Exercise description
Leave out the pictures, and reproduce exactly the lines from the line containing "Which does (715,509,754,575): pink" through the final line of the entries.

Data listing
※ ※ ※
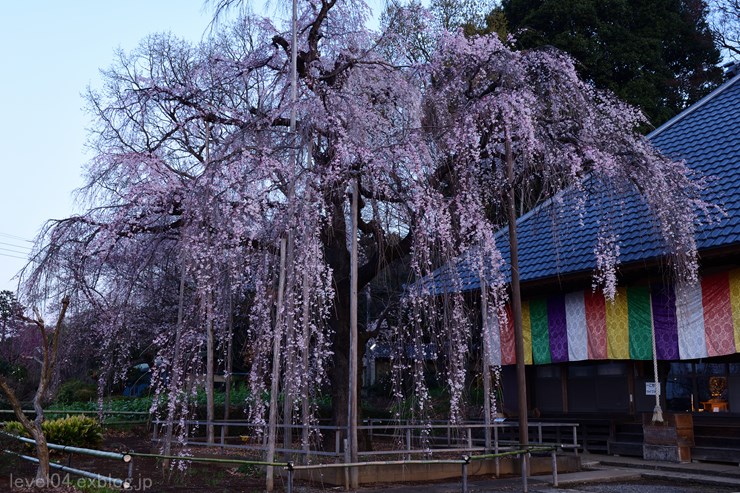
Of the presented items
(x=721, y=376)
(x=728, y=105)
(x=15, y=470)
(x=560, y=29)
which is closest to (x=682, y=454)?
(x=721, y=376)

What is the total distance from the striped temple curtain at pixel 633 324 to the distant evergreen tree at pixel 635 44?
1376 cm

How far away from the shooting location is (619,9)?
29234 mm

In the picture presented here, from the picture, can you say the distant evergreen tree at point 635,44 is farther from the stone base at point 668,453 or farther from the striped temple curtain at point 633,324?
the stone base at point 668,453

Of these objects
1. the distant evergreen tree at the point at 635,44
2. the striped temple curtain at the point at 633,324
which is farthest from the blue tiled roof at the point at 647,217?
the distant evergreen tree at the point at 635,44

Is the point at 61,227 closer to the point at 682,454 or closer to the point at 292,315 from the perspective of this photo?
the point at 292,315

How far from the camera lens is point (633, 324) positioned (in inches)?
601

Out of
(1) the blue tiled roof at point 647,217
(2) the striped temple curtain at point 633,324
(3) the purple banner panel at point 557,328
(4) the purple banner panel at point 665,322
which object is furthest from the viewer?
(3) the purple banner panel at point 557,328

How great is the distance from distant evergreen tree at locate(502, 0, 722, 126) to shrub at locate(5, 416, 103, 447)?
21666mm

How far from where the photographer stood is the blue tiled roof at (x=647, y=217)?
14.4 meters

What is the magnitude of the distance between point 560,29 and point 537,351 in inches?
682

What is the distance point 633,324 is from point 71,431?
11.8 m

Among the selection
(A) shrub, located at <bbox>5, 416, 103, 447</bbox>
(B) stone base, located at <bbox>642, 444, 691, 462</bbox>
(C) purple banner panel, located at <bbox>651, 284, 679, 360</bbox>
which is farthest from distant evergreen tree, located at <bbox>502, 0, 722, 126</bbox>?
(A) shrub, located at <bbox>5, 416, 103, 447</bbox>

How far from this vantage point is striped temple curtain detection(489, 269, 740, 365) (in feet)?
45.4

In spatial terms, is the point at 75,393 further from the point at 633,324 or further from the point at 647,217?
the point at 647,217
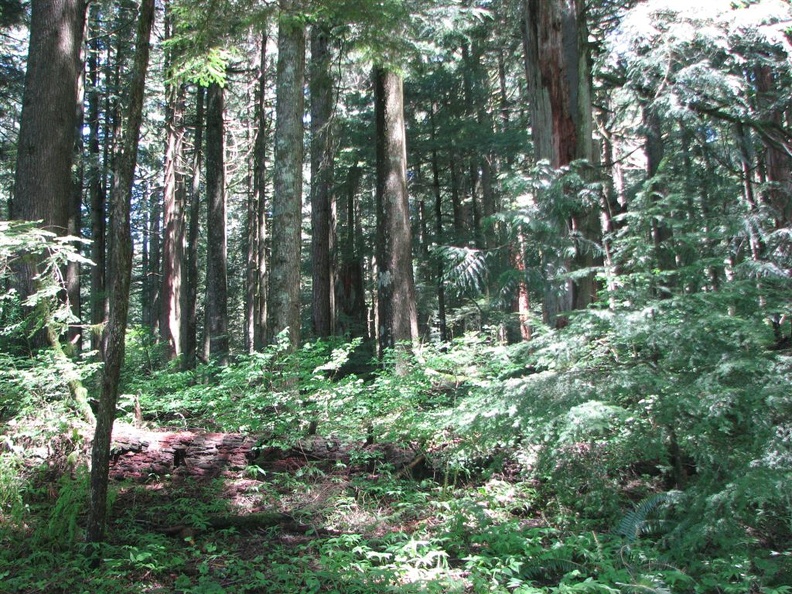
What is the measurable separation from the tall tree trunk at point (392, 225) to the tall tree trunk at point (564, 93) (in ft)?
11.8

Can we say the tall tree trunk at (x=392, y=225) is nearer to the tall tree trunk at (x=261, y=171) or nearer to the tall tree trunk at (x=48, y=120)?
the tall tree trunk at (x=48, y=120)

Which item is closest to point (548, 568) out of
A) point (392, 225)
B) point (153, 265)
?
point (392, 225)

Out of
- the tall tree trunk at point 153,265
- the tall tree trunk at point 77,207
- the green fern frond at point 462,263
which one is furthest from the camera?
the tall tree trunk at point 153,265

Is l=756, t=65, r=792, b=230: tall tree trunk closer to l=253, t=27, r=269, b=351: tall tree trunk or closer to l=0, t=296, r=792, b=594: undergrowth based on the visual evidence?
l=0, t=296, r=792, b=594: undergrowth

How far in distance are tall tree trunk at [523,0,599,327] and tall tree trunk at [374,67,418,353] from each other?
361 cm

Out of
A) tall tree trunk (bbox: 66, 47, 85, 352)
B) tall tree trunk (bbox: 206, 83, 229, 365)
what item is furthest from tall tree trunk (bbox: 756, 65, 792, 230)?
tall tree trunk (bbox: 66, 47, 85, 352)

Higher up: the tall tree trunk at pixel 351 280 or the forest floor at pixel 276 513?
the tall tree trunk at pixel 351 280

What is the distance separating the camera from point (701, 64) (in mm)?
5922

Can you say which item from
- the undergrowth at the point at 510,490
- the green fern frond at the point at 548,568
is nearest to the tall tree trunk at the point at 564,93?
the undergrowth at the point at 510,490

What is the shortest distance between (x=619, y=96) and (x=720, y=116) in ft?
4.85

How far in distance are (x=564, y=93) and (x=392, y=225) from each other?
4.15m

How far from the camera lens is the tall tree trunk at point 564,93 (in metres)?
6.44

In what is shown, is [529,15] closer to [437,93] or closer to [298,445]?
[298,445]

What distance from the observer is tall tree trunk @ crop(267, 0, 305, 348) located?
838cm
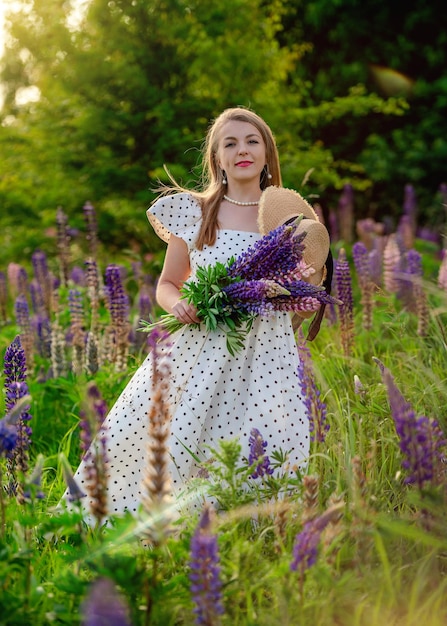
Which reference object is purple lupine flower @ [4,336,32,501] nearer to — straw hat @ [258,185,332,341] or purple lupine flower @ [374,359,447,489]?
purple lupine flower @ [374,359,447,489]

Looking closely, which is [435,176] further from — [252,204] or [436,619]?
[436,619]

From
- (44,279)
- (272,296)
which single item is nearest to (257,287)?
(272,296)

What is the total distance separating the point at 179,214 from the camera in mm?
3725

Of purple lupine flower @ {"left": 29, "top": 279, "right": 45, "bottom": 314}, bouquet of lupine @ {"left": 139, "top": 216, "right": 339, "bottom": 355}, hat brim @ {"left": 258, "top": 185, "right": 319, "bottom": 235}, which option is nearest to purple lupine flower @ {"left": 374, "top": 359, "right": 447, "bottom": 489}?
bouquet of lupine @ {"left": 139, "top": 216, "right": 339, "bottom": 355}

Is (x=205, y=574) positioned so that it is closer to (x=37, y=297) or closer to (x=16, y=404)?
(x=16, y=404)

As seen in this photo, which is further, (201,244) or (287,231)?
(201,244)

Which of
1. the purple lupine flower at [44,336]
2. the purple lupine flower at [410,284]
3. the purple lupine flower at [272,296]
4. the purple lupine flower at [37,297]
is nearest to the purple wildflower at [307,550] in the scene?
the purple lupine flower at [272,296]

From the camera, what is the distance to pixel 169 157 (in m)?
7.75

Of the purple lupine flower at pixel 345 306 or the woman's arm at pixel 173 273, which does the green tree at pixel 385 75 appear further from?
the woman's arm at pixel 173 273

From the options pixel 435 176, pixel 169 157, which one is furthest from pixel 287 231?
pixel 435 176

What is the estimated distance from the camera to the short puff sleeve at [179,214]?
367cm

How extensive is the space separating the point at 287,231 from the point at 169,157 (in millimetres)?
5228

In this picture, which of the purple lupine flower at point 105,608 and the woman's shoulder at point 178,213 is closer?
the purple lupine flower at point 105,608

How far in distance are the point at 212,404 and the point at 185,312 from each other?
17.4 inches
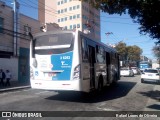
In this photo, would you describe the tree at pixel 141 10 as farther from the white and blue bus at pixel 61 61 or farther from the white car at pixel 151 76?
the white car at pixel 151 76

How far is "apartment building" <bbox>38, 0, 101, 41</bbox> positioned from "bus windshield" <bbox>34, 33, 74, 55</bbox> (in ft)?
211

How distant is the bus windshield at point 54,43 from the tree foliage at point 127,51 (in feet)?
213

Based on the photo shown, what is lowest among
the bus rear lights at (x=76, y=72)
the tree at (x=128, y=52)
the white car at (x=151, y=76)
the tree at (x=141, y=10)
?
the white car at (x=151, y=76)

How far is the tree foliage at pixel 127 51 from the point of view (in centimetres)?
7812

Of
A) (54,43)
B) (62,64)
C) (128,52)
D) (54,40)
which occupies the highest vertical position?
(128,52)

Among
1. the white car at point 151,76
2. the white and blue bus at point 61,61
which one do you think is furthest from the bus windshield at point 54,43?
the white car at point 151,76

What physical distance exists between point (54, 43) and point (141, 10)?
177 inches

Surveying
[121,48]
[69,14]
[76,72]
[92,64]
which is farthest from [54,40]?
[69,14]

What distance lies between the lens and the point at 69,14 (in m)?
82.7

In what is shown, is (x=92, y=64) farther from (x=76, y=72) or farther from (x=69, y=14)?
(x=69, y=14)

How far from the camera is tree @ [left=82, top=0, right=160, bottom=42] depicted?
10.8 metres

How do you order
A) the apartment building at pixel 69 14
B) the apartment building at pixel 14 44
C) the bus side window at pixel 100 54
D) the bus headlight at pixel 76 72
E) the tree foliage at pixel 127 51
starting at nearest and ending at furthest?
the bus headlight at pixel 76 72
the bus side window at pixel 100 54
the apartment building at pixel 14 44
the tree foliage at pixel 127 51
the apartment building at pixel 69 14

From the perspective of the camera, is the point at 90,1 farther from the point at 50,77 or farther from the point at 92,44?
the point at 50,77

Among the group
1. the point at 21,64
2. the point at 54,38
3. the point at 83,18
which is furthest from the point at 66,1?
the point at 54,38
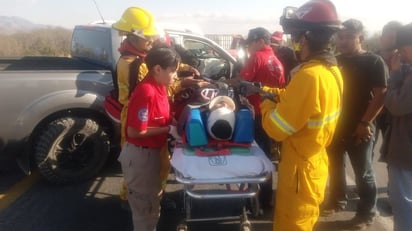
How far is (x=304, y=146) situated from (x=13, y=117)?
328 cm

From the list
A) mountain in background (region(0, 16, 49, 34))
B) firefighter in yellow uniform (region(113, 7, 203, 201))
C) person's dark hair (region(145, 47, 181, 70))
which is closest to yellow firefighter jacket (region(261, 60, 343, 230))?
person's dark hair (region(145, 47, 181, 70))

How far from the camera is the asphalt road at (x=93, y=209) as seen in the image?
3.72m

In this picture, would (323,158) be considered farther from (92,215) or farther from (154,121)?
(92,215)

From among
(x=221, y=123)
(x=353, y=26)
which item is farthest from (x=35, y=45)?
(x=221, y=123)

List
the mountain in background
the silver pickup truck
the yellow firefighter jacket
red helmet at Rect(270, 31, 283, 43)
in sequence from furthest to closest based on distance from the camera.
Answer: the mountain in background → red helmet at Rect(270, 31, 283, 43) → the silver pickup truck → the yellow firefighter jacket

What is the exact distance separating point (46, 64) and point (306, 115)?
4.24 m

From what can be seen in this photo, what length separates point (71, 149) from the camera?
4.50 m

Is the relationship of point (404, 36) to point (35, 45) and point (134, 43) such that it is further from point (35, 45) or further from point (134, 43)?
point (35, 45)

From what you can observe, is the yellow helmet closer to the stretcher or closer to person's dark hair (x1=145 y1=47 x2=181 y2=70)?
person's dark hair (x1=145 y1=47 x2=181 y2=70)

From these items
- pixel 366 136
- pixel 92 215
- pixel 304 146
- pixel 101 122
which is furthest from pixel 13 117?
pixel 366 136

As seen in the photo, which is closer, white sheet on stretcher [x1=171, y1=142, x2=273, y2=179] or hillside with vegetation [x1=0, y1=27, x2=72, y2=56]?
white sheet on stretcher [x1=171, y1=142, x2=273, y2=179]

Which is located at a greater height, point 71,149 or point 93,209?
point 71,149

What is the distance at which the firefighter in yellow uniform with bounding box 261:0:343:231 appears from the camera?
223 cm

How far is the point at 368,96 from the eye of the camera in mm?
3420
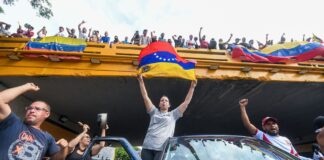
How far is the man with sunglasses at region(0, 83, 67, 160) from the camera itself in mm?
2418

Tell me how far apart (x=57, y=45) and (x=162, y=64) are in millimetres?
2720

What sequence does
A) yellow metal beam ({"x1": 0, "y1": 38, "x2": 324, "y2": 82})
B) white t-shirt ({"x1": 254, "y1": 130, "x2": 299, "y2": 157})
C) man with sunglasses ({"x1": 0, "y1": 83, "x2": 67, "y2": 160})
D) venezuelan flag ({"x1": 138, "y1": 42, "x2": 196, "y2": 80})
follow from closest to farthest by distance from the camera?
1. man with sunglasses ({"x1": 0, "y1": 83, "x2": 67, "y2": 160})
2. white t-shirt ({"x1": 254, "y1": 130, "x2": 299, "y2": 157})
3. venezuelan flag ({"x1": 138, "y1": 42, "x2": 196, "y2": 80})
4. yellow metal beam ({"x1": 0, "y1": 38, "x2": 324, "y2": 82})

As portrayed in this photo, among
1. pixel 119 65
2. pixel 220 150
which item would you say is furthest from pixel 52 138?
pixel 119 65

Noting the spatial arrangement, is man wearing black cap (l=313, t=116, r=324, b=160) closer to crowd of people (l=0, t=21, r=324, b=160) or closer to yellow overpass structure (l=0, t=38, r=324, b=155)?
crowd of people (l=0, t=21, r=324, b=160)

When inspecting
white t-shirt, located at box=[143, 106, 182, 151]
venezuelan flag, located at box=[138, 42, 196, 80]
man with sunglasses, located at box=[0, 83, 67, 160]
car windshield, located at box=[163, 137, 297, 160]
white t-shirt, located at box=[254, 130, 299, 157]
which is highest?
venezuelan flag, located at box=[138, 42, 196, 80]

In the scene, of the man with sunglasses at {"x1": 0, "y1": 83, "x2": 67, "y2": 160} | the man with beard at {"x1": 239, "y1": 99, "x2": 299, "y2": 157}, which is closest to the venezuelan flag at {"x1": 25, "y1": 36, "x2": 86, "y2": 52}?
the man with beard at {"x1": 239, "y1": 99, "x2": 299, "y2": 157}

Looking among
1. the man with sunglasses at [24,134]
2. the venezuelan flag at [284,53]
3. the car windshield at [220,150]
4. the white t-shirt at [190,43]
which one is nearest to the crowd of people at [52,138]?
the man with sunglasses at [24,134]

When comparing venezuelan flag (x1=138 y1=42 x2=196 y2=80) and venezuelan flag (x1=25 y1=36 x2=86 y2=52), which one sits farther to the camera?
venezuelan flag (x1=25 y1=36 x2=86 y2=52)

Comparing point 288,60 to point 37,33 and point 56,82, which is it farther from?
point 37,33

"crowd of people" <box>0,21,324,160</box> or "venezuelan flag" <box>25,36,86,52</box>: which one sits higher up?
"venezuelan flag" <box>25,36,86,52</box>

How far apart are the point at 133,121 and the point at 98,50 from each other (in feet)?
16.7

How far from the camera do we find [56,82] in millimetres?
7633

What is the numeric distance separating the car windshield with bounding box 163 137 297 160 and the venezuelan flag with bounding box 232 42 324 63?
473cm

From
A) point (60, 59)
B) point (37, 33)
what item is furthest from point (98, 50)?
point (37, 33)
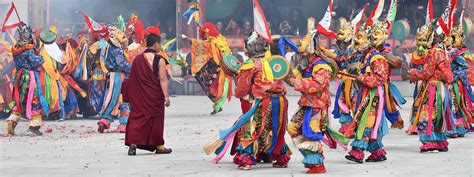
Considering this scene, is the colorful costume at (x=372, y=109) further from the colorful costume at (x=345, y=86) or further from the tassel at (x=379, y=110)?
the colorful costume at (x=345, y=86)

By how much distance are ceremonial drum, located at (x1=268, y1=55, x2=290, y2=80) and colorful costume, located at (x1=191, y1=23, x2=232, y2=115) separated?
26.7 ft

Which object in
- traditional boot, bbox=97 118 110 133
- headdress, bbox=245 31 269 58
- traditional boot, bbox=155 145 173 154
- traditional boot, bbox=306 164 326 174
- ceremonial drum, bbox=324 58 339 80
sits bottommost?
traditional boot, bbox=97 118 110 133

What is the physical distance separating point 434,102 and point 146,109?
3.29m

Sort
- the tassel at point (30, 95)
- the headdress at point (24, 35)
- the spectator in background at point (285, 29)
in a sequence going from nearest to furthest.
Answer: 1. the headdress at point (24, 35)
2. the tassel at point (30, 95)
3. the spectator in background at point (285, 29)

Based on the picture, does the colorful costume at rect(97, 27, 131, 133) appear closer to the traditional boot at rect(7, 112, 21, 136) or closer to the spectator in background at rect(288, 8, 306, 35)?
the traditional boot at rect(7, 112, 21, 136)

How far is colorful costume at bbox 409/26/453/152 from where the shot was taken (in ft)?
47.8

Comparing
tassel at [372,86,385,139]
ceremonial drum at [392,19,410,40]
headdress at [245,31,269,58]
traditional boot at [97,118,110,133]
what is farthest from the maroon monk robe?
ceremonial drum at [392,19,410,40]

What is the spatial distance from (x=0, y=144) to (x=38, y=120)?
1571 millimetres

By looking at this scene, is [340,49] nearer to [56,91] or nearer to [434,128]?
[434,128]

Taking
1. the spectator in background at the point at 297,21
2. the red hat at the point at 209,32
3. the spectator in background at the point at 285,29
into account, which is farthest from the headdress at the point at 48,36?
the spectator in background at the point at 297,21

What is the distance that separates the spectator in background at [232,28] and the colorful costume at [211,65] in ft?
28.1

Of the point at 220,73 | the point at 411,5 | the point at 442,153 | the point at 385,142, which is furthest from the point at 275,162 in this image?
the point at 411,5

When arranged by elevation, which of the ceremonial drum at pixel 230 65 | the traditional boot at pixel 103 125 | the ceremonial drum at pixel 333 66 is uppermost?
the ceremonial drum at pixel 333 66

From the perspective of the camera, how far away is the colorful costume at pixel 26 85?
17391mm
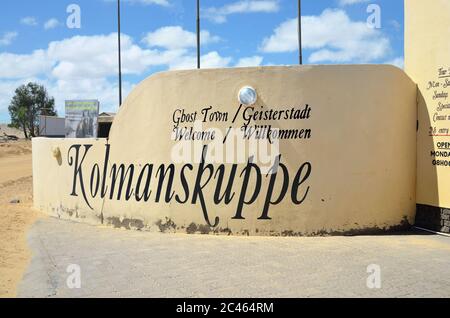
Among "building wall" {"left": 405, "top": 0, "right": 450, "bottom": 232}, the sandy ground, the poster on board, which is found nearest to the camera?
the sandy ground

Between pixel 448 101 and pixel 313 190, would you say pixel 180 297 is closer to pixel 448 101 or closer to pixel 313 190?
pixel 313 190

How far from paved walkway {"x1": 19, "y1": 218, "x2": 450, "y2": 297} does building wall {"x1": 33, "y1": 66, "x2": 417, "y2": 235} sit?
43 cm

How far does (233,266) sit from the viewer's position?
19.8ft

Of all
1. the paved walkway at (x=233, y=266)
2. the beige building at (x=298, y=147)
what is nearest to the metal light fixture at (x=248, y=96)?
the beige building at (x=298, y=147)

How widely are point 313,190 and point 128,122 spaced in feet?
12.3

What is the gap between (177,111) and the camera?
27.6 ft

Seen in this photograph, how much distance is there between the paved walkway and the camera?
16.8ft

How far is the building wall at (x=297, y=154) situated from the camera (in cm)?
793

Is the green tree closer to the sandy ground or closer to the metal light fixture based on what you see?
the sandy ground

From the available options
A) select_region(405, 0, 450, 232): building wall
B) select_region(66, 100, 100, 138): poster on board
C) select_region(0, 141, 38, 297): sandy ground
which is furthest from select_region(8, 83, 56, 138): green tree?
select_region(405, 0, 450, 232): building wall

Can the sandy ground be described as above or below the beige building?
below

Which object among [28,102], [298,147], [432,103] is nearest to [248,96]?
[298,147]

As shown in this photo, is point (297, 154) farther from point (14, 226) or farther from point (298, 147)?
point (14, 226)

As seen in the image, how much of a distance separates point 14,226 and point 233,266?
5.87 meters
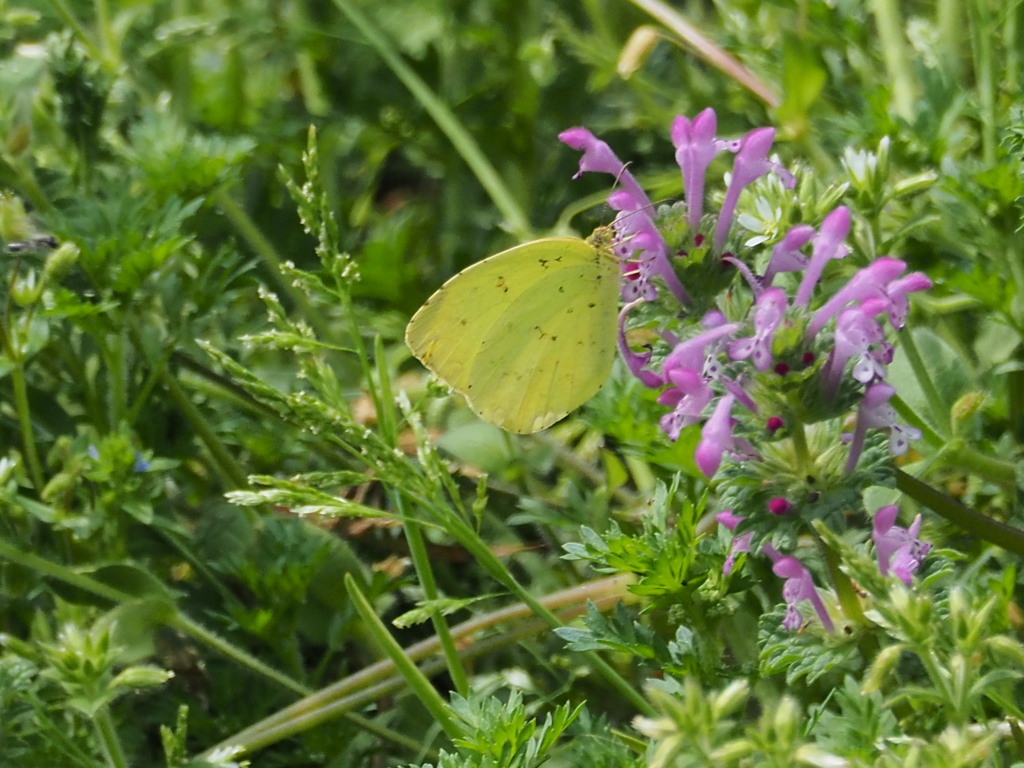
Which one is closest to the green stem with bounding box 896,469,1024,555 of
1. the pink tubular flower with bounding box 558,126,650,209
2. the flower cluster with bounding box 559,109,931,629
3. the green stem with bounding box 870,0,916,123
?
the flower cluster with bounding box 559,109,931,629

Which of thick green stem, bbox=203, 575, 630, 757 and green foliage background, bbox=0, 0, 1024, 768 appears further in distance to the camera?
thick green stem, bbox=203, 575, 630, 757

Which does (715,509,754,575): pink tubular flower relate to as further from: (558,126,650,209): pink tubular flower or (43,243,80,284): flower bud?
(43,243,80,284): flower bud

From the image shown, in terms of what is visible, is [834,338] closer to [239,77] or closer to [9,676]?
[9,676]

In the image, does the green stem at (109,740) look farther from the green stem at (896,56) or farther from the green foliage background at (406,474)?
the green stem at (896,56)

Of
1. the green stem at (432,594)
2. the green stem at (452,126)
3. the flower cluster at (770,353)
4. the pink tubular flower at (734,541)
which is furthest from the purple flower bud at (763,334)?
the green stem at (452,126)

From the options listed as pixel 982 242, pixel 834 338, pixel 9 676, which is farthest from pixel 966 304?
pixel 9 676

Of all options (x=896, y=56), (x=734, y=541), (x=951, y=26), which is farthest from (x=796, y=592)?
(x=951, y=26)

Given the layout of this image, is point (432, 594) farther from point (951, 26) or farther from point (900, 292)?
point (951, 26)
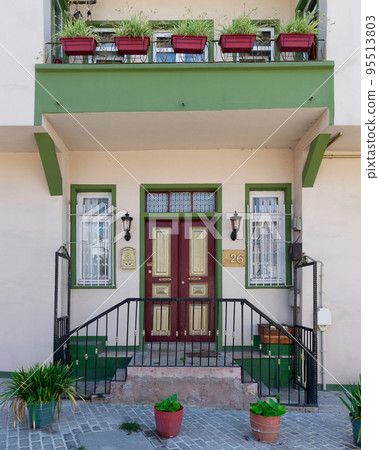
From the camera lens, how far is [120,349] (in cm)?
698

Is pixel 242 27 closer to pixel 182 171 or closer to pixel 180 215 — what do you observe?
pixel 182 171

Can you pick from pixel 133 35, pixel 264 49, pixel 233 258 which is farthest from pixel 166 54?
※ ※ ※
Final result
Which does (715,509,754,575): pink tubular flower relate to as further from: (558,126,650,209): pink tubular flower or (43,243,80,284): flower bud?
(43,243,80,284): flower bud

From the image shown, in terms of what is visible, is [834,338] closer to [239,77] or closer to [9,676]?
[9,676]

In the image, does the green stem at (109,740) look farther from the green stem at (896,56) or farther from the green foliage background at (406,474)?
the green stem at (896,56)

Of
1. the green stem at (432,594)
2. the green stem at (452,126)
3. the flower cluster at (770,353)
4. the pink tubular flower at (734,541)
which is furthest from the purple flower bud at (763,334)?
the green stem at (452,126)

From the options listed as pixel 982 242, pixel 834 338, pixel 9 676, which is farthest from pixel 966 304?
pixel 9 676

Of all options (x=896, y=56), (x=734, y=541), (x=951, y=26), which is farthest from (x=796, y=592)?
(x=951, y=26)

Given the layout of this image, is point (432, 594) farther from point (951, 26) or farther from point (900, 292)?
point (951, 26)
From the camera lens, how far is [120,349] (in cm)?
698

Is pixel 242 27 closer to pixel 182 171 or closer to pixel 180 215 — what do you observe?
pixel 182 171

Can you pick from pixel 133 35, pixel 264 49, pixel 233 258 which is farthest from pixel 166 54?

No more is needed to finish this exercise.